Bangers and mash (mashed potatoes and sausage)

“We do a weekly menu now where we change out five or six items,” says Clarke. “But the bangers and mash, the shepherd’s pie, the fish and chips – these have never changed on the menu.” Clarke has run the kitchen since its inception, and still makes all the sauces and soups from scratch. “It’s something we are very proud of,” he says. 

Keeping it real, John Martin’s is now expanding its offerings of Irish whiskey, which is coincidentally a hot growth area in the liquor business. Among the latest he’s added to his Jameson’s and Bushmills’ are Claddagh, Clonakilty, and Teeling. If you are lucky, you might come in one night when there is a tasting going on. 

Today, Miracle Mile is a far cry from what it was when John Martin’s first started. With new competition coming from other nightspots, the bar at John Martin’s is not as jammed. “We do get a good crowd in here at night, but it’s not like it used to be,” says Lynch. “In the early days, there weren’t many acts in town like this. Now you have roughly the same population but you’ve got hundreds more restaurants, so the whole business has been diluted.” 

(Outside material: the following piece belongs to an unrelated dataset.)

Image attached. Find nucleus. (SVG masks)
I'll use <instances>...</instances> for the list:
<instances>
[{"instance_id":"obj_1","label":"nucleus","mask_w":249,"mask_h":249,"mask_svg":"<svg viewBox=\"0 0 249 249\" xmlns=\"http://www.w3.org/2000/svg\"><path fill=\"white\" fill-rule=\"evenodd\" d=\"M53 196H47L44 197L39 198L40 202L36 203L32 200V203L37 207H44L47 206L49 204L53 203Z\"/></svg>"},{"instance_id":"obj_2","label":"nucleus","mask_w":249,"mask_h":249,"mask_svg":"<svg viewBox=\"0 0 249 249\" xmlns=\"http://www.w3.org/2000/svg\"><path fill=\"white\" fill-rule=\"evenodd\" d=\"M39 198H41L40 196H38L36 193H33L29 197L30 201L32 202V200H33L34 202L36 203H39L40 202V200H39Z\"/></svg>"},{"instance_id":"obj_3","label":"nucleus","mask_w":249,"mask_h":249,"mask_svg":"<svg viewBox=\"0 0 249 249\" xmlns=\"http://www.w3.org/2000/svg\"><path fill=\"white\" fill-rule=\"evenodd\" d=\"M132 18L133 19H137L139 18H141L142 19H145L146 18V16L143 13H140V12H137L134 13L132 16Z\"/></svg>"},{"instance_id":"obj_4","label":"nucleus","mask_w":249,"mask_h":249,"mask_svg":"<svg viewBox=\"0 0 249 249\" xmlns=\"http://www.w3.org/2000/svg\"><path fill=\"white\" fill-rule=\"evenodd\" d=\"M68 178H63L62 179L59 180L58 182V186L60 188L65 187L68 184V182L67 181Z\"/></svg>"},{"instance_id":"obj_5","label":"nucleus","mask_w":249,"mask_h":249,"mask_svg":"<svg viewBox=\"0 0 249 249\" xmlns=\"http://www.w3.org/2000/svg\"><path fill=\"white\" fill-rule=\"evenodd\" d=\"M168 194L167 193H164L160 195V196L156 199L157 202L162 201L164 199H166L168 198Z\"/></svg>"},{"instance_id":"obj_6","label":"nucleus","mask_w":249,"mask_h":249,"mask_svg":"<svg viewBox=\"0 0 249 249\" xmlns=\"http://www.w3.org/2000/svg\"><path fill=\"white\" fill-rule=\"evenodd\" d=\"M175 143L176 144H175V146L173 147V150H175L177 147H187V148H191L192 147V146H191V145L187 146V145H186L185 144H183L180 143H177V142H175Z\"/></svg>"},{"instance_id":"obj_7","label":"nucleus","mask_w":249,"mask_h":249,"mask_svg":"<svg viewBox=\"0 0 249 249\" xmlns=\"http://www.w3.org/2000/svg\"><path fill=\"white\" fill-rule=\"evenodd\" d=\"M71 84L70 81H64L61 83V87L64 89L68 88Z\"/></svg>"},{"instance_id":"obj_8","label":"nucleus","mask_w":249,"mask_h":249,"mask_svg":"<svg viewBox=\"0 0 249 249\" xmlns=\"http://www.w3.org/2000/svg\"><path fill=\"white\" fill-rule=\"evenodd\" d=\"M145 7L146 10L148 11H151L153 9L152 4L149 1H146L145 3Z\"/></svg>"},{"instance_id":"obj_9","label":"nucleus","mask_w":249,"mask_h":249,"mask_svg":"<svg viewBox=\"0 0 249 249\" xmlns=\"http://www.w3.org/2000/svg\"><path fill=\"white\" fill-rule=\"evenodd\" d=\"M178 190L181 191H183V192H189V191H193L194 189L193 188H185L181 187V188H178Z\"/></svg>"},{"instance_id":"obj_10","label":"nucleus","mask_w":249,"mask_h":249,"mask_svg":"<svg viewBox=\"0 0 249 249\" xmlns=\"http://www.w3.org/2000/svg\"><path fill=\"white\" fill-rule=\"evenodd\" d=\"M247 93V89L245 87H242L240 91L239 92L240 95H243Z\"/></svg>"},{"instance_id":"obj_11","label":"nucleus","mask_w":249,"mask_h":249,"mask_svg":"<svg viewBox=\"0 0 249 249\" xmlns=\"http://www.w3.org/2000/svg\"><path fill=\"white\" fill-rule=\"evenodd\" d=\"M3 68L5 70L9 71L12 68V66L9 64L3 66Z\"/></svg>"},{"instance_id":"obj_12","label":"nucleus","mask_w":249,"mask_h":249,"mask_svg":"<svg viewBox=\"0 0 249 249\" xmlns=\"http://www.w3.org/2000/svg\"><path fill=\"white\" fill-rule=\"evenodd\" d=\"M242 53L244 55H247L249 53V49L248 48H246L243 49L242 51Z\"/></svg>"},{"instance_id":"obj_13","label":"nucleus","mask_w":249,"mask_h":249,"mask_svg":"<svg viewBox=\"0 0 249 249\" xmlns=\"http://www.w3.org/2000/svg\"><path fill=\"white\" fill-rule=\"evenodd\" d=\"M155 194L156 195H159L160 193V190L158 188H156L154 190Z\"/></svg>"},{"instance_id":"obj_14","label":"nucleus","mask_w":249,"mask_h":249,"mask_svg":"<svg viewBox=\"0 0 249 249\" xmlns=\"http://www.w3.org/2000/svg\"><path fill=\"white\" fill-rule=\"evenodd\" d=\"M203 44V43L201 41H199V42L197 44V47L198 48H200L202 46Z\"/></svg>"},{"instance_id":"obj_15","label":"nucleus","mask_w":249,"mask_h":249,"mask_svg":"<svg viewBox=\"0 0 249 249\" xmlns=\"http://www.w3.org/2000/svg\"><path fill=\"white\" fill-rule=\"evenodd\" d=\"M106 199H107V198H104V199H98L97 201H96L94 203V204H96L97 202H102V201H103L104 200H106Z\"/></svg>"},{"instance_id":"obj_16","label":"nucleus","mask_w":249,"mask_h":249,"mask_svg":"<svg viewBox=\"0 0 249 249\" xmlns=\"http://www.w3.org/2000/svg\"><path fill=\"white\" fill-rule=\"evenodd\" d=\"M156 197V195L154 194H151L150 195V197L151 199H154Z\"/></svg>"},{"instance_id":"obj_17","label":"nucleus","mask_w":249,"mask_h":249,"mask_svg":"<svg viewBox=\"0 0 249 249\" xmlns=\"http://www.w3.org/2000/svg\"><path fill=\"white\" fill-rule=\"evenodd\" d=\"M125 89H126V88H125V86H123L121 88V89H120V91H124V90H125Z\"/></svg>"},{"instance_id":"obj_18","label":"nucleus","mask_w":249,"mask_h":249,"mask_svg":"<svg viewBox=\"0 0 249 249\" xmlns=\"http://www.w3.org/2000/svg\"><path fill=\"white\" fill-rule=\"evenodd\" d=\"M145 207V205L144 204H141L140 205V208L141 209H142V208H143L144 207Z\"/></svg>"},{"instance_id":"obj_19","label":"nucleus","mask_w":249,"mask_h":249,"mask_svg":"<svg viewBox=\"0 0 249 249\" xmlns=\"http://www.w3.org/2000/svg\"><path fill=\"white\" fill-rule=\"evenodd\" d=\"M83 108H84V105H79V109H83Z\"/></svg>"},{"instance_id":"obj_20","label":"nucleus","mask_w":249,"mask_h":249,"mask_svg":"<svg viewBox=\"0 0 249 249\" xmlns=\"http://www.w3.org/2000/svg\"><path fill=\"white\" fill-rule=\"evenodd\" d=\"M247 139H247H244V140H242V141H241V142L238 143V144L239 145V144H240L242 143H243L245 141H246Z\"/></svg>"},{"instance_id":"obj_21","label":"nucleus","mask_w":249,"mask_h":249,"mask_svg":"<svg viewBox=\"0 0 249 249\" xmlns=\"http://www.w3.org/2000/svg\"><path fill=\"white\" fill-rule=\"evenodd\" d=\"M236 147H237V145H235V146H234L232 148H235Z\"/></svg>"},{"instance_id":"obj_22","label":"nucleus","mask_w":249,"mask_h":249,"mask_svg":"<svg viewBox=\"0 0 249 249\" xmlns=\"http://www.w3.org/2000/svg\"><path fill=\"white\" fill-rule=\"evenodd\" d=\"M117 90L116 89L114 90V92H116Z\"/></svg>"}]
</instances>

The bangers and mash, the shepherd’s pie, the fish and chips – these have never changed on the menu…

Co-owner John Clarke

Nonetheless, John Martin’s keeps it going with a spate of regulars, and lots of private-party business. They also cater to special clients with special programming, like a Saturday late-night happy hour from 10 p.m. to midnight. Or “open mic night” on Sundays at 8 pm… “It’s for all of the frustrated musicians who thought they were Led Zeppelin when they were younger,” says Lynch. “Now they are attorneys and doctors and advertising executives. They all come in and play music, and they are appreciated.”